■ Goal of the exercise:
Copy out verbatim the lines of the material below, starting with the line that contains "How far apart are the" and continuing through the final line of the material, both included.

■ Exercise materials:
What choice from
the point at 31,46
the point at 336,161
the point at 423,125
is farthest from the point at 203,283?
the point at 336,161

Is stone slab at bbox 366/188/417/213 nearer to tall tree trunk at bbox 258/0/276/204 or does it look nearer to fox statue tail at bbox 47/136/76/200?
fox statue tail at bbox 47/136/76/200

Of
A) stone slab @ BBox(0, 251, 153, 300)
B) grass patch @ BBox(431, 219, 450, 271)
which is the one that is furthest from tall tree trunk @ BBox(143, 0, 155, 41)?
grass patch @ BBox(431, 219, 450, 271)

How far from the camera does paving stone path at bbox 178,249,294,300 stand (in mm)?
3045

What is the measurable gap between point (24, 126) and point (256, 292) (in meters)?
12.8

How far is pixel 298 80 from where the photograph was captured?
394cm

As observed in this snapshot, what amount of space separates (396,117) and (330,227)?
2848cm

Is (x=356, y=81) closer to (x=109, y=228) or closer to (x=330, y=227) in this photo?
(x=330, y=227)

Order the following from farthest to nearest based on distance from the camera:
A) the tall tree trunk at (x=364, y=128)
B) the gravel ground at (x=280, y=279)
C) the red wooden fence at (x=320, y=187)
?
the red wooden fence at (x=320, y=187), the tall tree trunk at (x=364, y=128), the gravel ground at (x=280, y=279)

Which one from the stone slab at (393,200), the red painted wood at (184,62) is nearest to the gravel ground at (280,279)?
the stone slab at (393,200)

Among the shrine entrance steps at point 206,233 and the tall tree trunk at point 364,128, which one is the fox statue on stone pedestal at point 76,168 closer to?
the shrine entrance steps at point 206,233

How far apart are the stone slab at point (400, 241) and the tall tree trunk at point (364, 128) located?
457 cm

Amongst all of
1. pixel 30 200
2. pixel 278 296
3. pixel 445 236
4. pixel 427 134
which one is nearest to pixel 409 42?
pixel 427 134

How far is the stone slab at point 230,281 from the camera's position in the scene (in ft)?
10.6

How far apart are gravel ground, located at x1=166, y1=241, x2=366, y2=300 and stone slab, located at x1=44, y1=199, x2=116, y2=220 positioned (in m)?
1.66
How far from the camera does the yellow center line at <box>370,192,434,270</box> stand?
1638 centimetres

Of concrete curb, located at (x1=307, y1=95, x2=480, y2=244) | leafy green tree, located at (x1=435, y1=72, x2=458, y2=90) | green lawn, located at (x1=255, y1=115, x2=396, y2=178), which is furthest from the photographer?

■ Written answer:
How far apart are the stone slab at point (400, 241) and the tall tree trunk at point (364, 128) located?
457 cm

Amongst all of
1. pixel 30 200
2. pixel 278 296
3. pixel 445 236
4. pixel 427 134
which one is nearest to pixel 409 42?
pixel 427 134

How far is the stone slab at point 230,281 from the camera's position in the scene (in ft)?
10.6

How far apart are gravel ground, located at x1=166, y1=241, x2=366, y2=300 and stone slab, located at x1=44, y1=199, x2=116, y2=220 positioned (in m)?
1.66
How far from the camera does the yellow center line at <box>370,192,434,270</box> stand?
1638 centimetres

Of concrete curb, located at (x1=307, y1=95, x2=480, y2=244) | leafy green tree, located at (x1=435, y1=72, x2=458, y2=90) | green lawn, located at (x1=255, y1=115, x2=396, y2=178), which is furthest from the photographer?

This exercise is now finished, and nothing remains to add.